By Susan Esther Barnes
It’s Friday evening, almost a week since Rose died. The Mourner’s Kaddish is supposed to be said for her by her next of kin every day for eleven months, and every year on the anniversary of her death. It requires a minyan, ten people, to say, because mourners are not meant to be alone; they ought to be surrounded by their community.
Before she died, Rose gave me permission to say the Mourner’s Kaddish for her. I asked because her surviving son is not observant, so we both knew he would be unlikely to say it, other than perhaps at her funeral. Someone ought to say it for her, so I offered to take on the responsibility. Tonight, Shabbat evening, is the first time I have been in a minyan since her death.
When the rabbi asks those who are in the first seven or thirty days of mourning to rise and say the name of the person they’re saying Kaddish for, I feel hesitant. I am not related to Rose; I don’t want to appear to be fishing for sympathy I have not earned. I’m not convinced it is my place to do this thing I promised to do.
I rise, I say Rose’s name, and I stew in my doubts while the names of those recently dead and those who have died at this time in years past are recited. I wonder whether I will be able to say the words, or if the jumble of my thoughts will cause me to falter.
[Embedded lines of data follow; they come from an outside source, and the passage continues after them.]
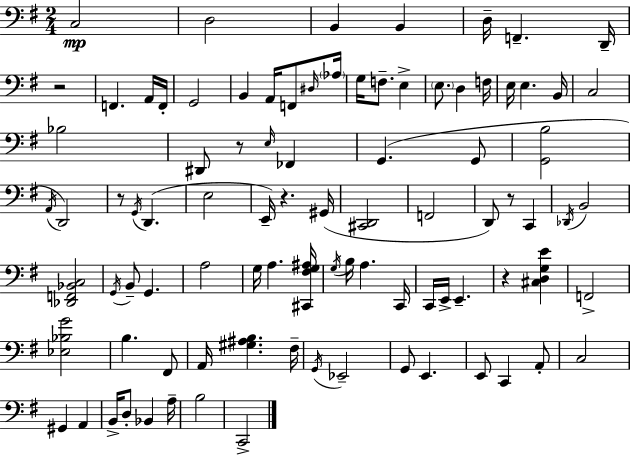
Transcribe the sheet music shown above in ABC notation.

X:1
T:Untitled
M:2/4
L:1/4
K:G
C,2 D,2 B,, B,, D,/4 F,, D,,/4 z2 F,, A,,/4 F,,/4 G,,2 B,, A,,/4 F,,/2 ^D,/4 _A,/4 G,/4 F,/2 E, E,/2 D, F,/4 E,/4 E, B,,/4 C,2 _B,2 ^D,,/2 z/2 E,/4 _F,, G,, G,,/2 [G,,B,]2 A,,/4 D,,2 z/2 G,,/4 D,, E,2 E,,/4 z ^G,,/4 [^C,,D,,]2 F,,2 D,,/2 z/2 C,, _D,,/4 B,,2 [_D,,F,,_B,,C,]2 G,,/4 B,,/2 G,, A,2 G,/4 A, [^C,,^F,G,^A,]/4 G,/4 B,/4 A, C,,/4 C,,/4 E,,/4 E,, z [^C,D,G,E] F,,2 [_E,_B,G]2 B, ^F,,/2 A,,/4 [^G,^A,B,] ^F,/4 G,,/4 _E,,2 G,,/2 E,, E,,/2 C,, A,,/2 C,2 ^G,, A,, B,,/4 D,/2 _B,, A,/4 B,2 C,,2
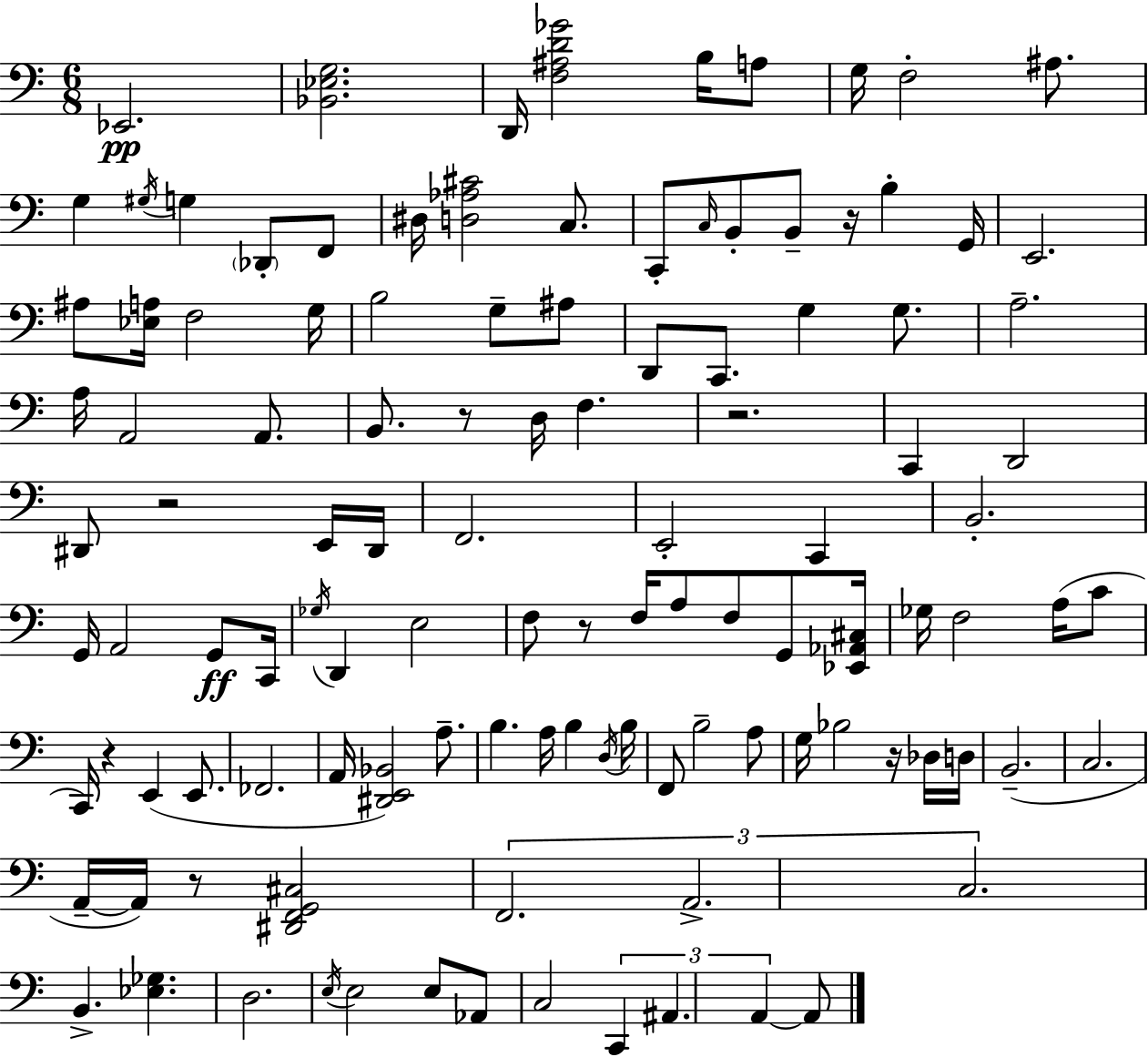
X:1
T:Untitled
M:6/8
L:1/4
K:C
_E,,2 [_B,,_E,G,]2 D,,/4 [F,^A,D_G]2 B,/4 A,/2 G,/4 F,2 ^A,/2 G, ^G,/4 G, _D,,/2 F,,/2 ^D,/4 [D,_A,^C]2 C,/2 C,,/2 C,/4 B,,/2 B,,/2 z/4 B, G,,/4 E,,2 ^A,/2 [_E,A,]/4 F,2 G,/4 B,2 G,/2 ^A,/2 D,,/2 C,,/2 G, G,/2 A,2 A,/4 A,,2 A,,/2 B,,/2 z/2 D,/4 F, z2 C,, D,,2 ^D,,/2 z2 E,,/4 ^D,,/4 F,,2 E,,2 C,, B,,2 G,,/4 A,,2 G,,/2 C,,/4 _G,/4 D,, E,2 F,/2 z/2 F,/4 A,/2 F,/2 G,,/2 [_E,,_A,,^C,]/4 _G,/4 F,2 A,/4 C/2 C,,/4 z E,, E,,/2 _F,,2 A,,/4 [^D,,E,,_B,,]2 A,/2 B, A,/4 B, D,/4 B,/4 F,,/2 B,2 A,/2 G,/4 _B,2 z/4 _D,/4 D,/4 B,,2 C,2 A,,/4 A,,/4 z/2 [^D,,F,,G,,^C,]2 F,,2 A,,2 C,2 B,, [_E,_G,] D,2 E,/4 E,2 E,/2 _A,,/2 C,2 C,, ^A,, A,, A,,/2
When the time comes, I start to speak, and something completely unexpected happens. As each word forms in my mouth, it transforms into something solid. Not something sharp, with hard edges to chafe and cut; but something soft and rounded, like a rosebud.
As each word solidifies, as its leading edge reaches my lips, it feels as if it is being snatched away and borne swiftly upward, away from me. I don’t know what is happening, but as each word is formed and flies upward, I realize it is being pulled out of my mouth by a force over which I have no control. I have no choice but to continue until the end of the prayer. It appears I was mistaken; saying Kaddish for Rose is not voluntary.
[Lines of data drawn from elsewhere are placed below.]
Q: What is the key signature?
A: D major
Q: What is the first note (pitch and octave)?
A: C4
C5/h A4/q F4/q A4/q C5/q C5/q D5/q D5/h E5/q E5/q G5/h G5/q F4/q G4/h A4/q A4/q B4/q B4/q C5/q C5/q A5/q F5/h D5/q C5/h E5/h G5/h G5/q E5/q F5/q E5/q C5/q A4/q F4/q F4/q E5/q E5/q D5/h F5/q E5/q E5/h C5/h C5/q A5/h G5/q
Later, I imagine the words were being pulled out of my mouth and carried upward by angels.
In my mind’s eye, God is surrounded by the dead as the angels fly in from all directions, depositing the words of the Mourner’s Kaddish in neat little piles at their feet.
Some of the words bear the mark of close family, some of friends. Some come from the lips of cantors or rabbis or other prayer leaders who speak for those who have nobody else to pray for them.
As the last word arrives, to be laid reverently on the last stack, Shabbat arrives in heaven, and it is time for God and the angels and the dead to rest.